Data records:
---+---
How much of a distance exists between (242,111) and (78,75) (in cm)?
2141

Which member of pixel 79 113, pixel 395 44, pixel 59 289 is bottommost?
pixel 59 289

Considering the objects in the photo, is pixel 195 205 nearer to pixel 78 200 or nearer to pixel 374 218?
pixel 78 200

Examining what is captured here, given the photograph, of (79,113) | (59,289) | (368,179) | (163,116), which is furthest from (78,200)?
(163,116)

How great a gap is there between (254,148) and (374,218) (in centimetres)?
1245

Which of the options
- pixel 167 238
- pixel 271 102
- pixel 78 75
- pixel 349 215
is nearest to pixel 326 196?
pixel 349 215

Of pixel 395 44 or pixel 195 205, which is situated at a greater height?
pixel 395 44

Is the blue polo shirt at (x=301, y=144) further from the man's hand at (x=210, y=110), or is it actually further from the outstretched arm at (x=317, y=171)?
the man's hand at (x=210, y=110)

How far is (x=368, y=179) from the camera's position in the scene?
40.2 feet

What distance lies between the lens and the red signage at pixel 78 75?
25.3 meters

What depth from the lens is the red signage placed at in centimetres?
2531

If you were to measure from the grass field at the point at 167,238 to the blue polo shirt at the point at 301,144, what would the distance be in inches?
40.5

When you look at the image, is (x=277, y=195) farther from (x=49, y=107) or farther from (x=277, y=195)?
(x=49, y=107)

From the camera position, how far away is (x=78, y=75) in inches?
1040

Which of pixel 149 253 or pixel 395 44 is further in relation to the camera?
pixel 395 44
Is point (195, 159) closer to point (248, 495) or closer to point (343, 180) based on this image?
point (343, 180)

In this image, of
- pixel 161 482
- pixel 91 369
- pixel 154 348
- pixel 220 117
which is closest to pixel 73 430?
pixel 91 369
---+---
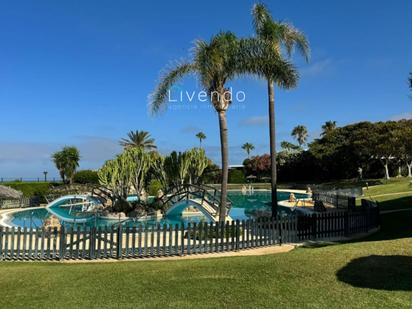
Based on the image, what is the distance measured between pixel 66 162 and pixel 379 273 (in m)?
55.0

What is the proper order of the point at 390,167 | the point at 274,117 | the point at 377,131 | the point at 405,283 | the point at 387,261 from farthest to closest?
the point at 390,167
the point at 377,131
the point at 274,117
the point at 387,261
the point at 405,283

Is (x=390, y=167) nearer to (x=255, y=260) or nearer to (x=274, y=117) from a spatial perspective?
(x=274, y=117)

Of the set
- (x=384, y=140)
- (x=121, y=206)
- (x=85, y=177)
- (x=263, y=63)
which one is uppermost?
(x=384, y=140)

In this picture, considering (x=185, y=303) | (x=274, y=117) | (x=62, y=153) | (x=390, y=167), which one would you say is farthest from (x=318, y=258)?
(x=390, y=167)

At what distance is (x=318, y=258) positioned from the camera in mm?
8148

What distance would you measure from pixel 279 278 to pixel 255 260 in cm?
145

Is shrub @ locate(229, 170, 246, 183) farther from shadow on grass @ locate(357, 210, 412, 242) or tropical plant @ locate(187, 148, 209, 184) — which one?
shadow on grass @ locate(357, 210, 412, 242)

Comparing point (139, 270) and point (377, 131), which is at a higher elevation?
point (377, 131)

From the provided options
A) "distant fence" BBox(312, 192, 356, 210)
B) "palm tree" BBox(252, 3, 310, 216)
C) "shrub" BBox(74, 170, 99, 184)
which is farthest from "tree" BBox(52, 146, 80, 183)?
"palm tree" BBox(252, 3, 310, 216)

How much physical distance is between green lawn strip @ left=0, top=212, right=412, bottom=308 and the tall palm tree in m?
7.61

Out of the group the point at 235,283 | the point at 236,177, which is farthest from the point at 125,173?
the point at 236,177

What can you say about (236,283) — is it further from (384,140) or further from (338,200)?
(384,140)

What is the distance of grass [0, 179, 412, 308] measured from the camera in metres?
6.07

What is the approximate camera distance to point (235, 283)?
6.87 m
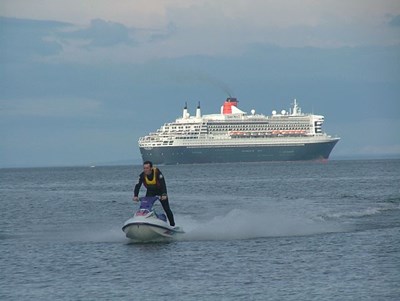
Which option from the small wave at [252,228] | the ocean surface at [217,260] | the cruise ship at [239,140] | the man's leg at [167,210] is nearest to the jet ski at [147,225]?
---+---
What to work on: Count the lines in the records above that contain the string "palm", with case counting. Reply with the number only.

Exercise output: 3